**Texto para leitura:**
============
QUE PAÍS É ESSE?



Nesse caso não é nenhum brado de indignação. Apenas um clamor estatístico. Há muito tempo se diz que o Brasil não tem dados. Se procurar bem até encontra mas, no geral, são pouco confiáveis. Chega eleição é aquela guerra de números, não se sabe de onde foram tirados. A criatividade e a permissividade das redes sociais produzem mais números, com uma pitada de fatos reais – para dar alguma veracidade – e pronto, aí está o nosso Brasil.

O novo coronavírus não se engana. Para aparecer na estatística ele nem se preocupa com nome, endereço, classe social ou tipo de trabalho de seus “números”. Isso é problema de quem não quer que o intruso microscópico continue por aqui. Não é exatamente uma crise de identidade mas agora, mais do que nunca, precisamos saber quem somos e como somos.

Quem sustenta um esforço histórico nesse sentido é o IBGE – Instituto Brasileiro de Geografia e Estatística. Um órgão técnico, de muita competência porém, minado politicamente, principalmente a partir do início deste século. Justo quando os dados passaram a ser mais importantes e decisivos, se tornaram também inconvenientes diante de determinados interesses. Ainda assim lá está o IBGE, levantando dados importantíssimos Brasil afora.

Uma dessas atividades é o PNADC – Pesquisa Nacional por Amostra de Domicílios Contínua, que reúne dados a cada trimestre sobre desocupação da mão de obra, qualificação de trabalhadores, características das famílias, padrão de vida, dentre outros registros relevantes. Embora todo mundo diga que nunca respondeu a nenhuma pesquisa, a verdade é que os técnicos do IBGE saem a campo para levantar todos esses dados. Mas, em tempos do novo coronavírus, como realizar a pesquisa?
============
**Exercícios propostos:**
**1)** As afirmações abaixo concordam com o texto sobre os dados estatísticos no Brasil? Responda sim ou não a cada uma e cite as palavras do texto que decidem.
(a) O IBGE é descrito como um órgão técnico de muita competência.
(b) A PNADC reúne dados uma vez por ano.
(c) O título do texto expressa um brado de indignação.
**2)** Responda com base no texto sobre os dados estatísticos no Brasil:
(a) O que significa a sigla IBGE?
(b) Com o que o novo coronavírus nem se preocupa para aparecer na estatística?
(c) Desde quando, principalmente, o IBGE foi minado politicamente?
============
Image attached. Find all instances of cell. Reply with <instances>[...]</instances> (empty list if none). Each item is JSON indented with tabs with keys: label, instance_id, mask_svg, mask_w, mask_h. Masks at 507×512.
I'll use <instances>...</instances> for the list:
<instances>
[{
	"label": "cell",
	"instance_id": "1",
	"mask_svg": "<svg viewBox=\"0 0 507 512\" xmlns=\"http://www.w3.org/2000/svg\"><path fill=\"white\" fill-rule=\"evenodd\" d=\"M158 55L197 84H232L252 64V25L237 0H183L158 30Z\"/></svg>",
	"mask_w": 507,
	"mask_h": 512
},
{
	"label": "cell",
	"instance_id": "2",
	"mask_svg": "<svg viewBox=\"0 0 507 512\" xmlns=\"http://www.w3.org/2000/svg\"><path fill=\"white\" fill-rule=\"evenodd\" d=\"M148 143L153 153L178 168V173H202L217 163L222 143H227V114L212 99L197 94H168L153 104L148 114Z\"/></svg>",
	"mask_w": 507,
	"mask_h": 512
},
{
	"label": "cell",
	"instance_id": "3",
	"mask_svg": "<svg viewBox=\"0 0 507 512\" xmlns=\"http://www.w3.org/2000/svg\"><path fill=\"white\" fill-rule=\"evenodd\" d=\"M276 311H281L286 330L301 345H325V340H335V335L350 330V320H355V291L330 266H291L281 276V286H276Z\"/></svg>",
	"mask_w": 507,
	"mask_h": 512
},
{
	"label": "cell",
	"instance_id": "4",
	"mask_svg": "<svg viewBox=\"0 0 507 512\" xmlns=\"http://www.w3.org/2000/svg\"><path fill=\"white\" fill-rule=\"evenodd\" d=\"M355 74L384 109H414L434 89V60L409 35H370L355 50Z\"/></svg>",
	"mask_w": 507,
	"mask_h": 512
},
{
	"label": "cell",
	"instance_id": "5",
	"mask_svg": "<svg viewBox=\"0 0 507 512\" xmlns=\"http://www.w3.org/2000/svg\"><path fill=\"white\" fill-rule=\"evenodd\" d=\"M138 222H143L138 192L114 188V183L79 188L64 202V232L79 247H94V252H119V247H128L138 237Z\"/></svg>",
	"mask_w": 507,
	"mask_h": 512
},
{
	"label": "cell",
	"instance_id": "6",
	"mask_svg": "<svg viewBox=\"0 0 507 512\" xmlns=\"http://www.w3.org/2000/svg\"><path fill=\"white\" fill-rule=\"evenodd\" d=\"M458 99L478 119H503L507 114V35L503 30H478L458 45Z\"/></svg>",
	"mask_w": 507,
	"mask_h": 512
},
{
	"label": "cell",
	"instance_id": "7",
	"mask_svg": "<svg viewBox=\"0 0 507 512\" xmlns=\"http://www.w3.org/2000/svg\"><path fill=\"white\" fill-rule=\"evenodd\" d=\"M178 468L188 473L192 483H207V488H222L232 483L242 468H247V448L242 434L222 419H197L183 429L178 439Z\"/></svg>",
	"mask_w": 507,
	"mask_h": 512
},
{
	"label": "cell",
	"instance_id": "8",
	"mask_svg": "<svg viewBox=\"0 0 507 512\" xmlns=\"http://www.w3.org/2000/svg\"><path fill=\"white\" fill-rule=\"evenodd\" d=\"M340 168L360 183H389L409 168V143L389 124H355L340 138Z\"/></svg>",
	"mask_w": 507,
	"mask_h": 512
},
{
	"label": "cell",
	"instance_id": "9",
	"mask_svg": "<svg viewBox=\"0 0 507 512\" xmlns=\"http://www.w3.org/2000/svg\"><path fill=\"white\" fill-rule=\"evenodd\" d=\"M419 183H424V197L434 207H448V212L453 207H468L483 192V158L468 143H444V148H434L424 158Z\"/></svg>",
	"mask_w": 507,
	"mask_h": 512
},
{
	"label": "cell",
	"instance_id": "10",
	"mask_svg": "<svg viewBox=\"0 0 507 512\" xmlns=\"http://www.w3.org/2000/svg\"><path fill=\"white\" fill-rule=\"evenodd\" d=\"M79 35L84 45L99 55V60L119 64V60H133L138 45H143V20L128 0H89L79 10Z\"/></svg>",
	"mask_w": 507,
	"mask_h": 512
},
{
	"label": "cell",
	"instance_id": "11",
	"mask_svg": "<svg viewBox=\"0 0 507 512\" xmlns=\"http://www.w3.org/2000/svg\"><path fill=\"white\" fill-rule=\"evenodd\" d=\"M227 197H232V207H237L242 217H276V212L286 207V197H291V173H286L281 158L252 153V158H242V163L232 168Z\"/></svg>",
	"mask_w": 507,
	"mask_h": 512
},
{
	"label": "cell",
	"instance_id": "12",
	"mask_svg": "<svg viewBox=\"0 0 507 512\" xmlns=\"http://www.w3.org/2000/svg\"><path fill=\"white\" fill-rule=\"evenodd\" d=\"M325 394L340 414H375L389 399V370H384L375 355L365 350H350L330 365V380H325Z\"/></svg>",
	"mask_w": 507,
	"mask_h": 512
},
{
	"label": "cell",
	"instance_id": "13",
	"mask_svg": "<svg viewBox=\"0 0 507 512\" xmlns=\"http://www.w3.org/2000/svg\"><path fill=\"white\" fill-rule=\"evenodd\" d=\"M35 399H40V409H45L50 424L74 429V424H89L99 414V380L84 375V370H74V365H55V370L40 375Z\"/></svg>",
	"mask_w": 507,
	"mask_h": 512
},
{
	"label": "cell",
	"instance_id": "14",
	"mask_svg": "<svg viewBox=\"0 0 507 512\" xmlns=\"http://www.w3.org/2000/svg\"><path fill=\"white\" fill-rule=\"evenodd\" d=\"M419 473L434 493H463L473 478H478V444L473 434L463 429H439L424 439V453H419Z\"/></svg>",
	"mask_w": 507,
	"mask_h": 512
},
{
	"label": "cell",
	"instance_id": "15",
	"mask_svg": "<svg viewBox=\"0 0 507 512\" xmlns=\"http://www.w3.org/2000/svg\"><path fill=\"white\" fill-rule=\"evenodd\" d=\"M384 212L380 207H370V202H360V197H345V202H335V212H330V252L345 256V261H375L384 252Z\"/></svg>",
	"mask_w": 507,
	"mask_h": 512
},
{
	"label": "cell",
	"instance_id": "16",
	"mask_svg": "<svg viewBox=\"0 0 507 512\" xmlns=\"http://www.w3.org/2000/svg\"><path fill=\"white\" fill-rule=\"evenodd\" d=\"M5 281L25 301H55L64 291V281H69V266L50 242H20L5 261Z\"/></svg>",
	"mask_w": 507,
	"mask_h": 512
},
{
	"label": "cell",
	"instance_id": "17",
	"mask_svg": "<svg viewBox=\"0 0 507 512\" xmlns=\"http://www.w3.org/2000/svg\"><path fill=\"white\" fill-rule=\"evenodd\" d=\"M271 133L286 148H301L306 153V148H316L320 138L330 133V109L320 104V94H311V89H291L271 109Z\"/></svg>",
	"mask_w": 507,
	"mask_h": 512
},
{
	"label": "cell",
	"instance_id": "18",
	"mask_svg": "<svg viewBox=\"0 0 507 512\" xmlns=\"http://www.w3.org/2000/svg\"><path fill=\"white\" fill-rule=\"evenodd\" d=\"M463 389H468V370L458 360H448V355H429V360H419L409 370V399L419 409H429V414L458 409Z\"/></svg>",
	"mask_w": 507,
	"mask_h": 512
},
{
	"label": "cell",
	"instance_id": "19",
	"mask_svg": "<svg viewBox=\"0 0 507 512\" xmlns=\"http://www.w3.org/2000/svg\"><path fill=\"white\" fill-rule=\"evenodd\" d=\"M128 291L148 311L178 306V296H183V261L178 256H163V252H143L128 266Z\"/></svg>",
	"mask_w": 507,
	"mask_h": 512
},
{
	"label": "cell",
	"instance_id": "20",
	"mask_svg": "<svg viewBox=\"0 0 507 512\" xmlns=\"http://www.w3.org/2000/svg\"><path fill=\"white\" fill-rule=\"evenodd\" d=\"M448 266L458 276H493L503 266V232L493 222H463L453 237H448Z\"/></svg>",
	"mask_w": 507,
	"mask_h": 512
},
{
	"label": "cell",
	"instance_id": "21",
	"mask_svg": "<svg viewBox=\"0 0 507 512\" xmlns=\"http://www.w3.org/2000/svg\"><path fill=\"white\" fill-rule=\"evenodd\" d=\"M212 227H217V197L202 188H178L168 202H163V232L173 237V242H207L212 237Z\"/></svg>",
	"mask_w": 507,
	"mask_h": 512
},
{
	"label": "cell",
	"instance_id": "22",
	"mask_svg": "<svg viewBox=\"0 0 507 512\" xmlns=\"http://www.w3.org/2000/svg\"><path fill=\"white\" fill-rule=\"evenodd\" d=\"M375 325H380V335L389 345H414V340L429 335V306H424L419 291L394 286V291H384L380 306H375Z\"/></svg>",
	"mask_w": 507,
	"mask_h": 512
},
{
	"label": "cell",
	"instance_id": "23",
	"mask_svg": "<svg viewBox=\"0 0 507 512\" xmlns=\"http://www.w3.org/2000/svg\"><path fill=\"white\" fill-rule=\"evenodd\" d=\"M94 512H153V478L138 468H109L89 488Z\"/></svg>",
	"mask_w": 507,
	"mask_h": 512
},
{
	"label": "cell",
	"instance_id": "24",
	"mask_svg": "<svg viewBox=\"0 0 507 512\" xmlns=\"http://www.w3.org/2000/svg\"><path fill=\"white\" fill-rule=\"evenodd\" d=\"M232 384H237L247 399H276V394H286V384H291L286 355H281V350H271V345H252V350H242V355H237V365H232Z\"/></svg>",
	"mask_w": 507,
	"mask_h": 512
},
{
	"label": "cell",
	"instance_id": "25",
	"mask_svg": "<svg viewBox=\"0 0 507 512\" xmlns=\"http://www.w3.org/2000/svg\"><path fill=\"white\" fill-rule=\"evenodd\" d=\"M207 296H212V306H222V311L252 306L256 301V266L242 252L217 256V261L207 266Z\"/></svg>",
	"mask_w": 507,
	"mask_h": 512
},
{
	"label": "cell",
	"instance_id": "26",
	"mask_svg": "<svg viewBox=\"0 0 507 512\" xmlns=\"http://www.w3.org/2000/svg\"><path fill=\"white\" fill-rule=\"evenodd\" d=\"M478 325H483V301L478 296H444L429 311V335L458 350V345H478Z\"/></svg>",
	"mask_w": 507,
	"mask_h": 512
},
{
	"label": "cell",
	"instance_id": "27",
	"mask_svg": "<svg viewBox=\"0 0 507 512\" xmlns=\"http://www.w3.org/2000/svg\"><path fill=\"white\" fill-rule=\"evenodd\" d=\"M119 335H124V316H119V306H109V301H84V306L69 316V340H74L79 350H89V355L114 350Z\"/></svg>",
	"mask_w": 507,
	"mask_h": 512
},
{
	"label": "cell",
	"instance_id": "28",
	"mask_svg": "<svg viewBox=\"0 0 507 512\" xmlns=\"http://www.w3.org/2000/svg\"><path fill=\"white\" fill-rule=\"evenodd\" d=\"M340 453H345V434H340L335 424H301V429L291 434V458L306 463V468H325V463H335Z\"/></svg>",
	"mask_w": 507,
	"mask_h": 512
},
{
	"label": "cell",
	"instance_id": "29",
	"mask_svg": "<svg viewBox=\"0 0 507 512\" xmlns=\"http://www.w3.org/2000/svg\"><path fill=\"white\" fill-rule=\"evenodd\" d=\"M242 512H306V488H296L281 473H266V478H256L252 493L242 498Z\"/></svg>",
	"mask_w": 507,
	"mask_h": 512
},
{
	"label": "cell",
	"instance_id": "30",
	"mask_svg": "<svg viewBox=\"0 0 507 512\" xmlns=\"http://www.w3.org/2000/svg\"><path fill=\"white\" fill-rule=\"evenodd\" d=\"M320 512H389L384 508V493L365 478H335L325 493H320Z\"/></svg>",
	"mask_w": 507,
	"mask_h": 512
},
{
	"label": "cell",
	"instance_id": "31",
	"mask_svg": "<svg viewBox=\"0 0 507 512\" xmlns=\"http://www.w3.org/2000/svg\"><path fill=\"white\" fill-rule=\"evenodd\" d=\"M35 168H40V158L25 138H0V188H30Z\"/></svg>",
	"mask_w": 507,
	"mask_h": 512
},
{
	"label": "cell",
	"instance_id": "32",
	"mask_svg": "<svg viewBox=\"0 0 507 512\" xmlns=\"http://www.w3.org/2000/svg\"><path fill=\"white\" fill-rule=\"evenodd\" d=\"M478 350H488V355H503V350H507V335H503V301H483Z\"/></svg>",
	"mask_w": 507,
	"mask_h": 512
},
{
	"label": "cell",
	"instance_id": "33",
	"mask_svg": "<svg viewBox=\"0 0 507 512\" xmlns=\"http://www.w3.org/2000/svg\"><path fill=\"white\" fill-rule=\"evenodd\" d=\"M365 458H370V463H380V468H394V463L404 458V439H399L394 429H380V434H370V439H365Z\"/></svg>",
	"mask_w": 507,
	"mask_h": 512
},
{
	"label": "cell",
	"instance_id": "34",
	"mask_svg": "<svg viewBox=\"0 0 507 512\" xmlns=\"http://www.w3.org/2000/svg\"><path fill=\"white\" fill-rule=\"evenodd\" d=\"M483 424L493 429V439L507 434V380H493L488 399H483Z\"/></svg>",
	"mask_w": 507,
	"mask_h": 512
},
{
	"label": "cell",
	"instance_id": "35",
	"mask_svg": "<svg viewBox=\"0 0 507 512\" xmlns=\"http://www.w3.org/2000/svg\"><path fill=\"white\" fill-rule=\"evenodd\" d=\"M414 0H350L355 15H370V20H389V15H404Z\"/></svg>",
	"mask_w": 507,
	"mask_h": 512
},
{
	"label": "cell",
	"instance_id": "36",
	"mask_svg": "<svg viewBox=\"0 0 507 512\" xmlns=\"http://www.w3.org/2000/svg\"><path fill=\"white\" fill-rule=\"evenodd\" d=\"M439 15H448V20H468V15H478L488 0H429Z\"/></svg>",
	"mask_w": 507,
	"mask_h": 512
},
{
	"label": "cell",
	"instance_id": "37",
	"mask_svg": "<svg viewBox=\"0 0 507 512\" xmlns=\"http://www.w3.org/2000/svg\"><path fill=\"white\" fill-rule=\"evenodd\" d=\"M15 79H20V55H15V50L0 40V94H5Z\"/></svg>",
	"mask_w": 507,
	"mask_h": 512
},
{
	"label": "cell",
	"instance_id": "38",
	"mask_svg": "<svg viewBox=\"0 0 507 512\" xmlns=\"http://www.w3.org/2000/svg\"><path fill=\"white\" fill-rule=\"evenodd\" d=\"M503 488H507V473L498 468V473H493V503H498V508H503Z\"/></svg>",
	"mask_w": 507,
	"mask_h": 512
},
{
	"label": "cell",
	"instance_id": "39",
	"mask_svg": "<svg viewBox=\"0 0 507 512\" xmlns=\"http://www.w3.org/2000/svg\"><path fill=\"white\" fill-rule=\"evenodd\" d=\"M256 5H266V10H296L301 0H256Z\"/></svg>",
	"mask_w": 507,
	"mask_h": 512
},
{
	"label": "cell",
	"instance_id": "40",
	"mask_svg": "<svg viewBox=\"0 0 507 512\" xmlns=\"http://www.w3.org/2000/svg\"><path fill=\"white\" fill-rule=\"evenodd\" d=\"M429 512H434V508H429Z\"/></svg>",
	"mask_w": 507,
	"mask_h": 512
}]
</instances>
============
**Respostas:**
**1)**
(a) Sim: "Um órgão técnico, de muita competência porém, minado politicamente"
(b) Não: "que reúne dados a cada trimestre"
(c) Não: "Nesse caso não é nenhum brado de indignação."

**2)**
(a) Instituto Brasileiro de Geografia e Estatística.
(b) Com o nome, o endereço, a classe social ou o tipo de trabalho de seus "números".
(c) A partir do início deste século.